Director: Jérôme Salle
Cast: Orlando Bloom, Forest Whitaker, Tanya van Graan
Synopsis: Policemen Ali Sokhela and Brian Epkeen investigate the brutal murder of a young white woman, apparently provoked by the availability of a new illegal drug and somehow connected to the disappearance of black street children.
Although Jérôme Salle’s crime thriller Zulu is based upon an award-winning novel, it feels like, prior to writing their adaptation, Salle and co-writer Julien Rappeneau drew up a checklist of genre clichés – not to help them to avoid the obvious pitfalls, however, but to ensure each was included at some point. It’s as if they believed that by combining all the component parts of every hard-bitten cop movie they could think of they could create something that would surpass them all. Unfortunately, their labours result in a film that too often doesn’t seem to know what is important and what should be left out. It sprawls, and then spreads beyond its creators’ control so that the murder mystery at its core keeps being shunted to the side-lines while we’re subjected to a surfeit of uninteresting domestic sub-plots.
A too-thin Forest Whitaker (Johnny Handsome, Out of the Furnace) delivers a performance of quiet intensity as Ali Sokhela, a detective with the South African Serious and Violent Crimes Unit, whose life is overshadowed by a traumatic childhood incident. With his partner, Brian Epkeen (Orlando Bloom – The Lord of the Rings: The Fellowship of the Ring, The Lord of the Rings: The Two Towers), a pill-popping semi-alcoholic with a failed marriage and estranged teenage son, Sokhela investigates the beating to death of a young white woman.
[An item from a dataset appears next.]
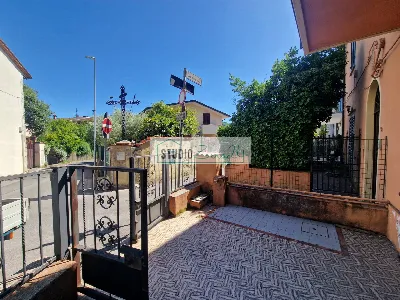 Casa Indipendente in vendita a Camaiore - foto 5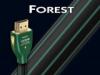 HDMI kbel Anyaga Tmr 0 5 ezst tartalm LGC Rz Szigetels Tmr Polietiln Kls kpeny Fekete zld PVC Csatlakoz 24K aranyozott HDMI Szabvny tmogats HIGH SPEED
They find their investigations taking unexpected directions when the woman’s death appears to be linked to the disappearance of a number of street urchins and a new drug flooding the streets.
It’s a strange one, Zulu. It’s very well made but is loaded with the kind of cliched characters and situations you’d expect to find in a much less ambitious project. Epkeen in particular is a troubling character. He’s an alcoholic, repeatedly sneaking spirits from a bottle when he thinks his colleagues aren’t looking and liberally lacing his coffee with whisky, and yet not once is his judgment impaired or his decision-making flawed. We never even see him drunk. Sokheli’s character is equally troubled, but for reasons that aren’t immediately made clear, and his psychological profile should be a prickly maze. But again, the movie shies away from intruding too deeply, leaving us with a maddeningly incomplete picture of the man.
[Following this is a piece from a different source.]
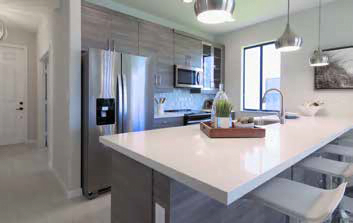 Maple Ridge at Ave Maria, 5009 Alonza Ave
Although it’s not an action movie as such, the shoot-outs are well-staged and Zulu does create a suitably edgy feel when it’s roaming the crime-ridden slums of the townships. Salle’s direction is agreeably restrained, refraining from employing the hyper-flashy kind of look which, given the subject matter, many directors would have undoubtedly chosen; it’s just a shame he and Rappeneau were unable to demonstrate equal restraint in the writing department.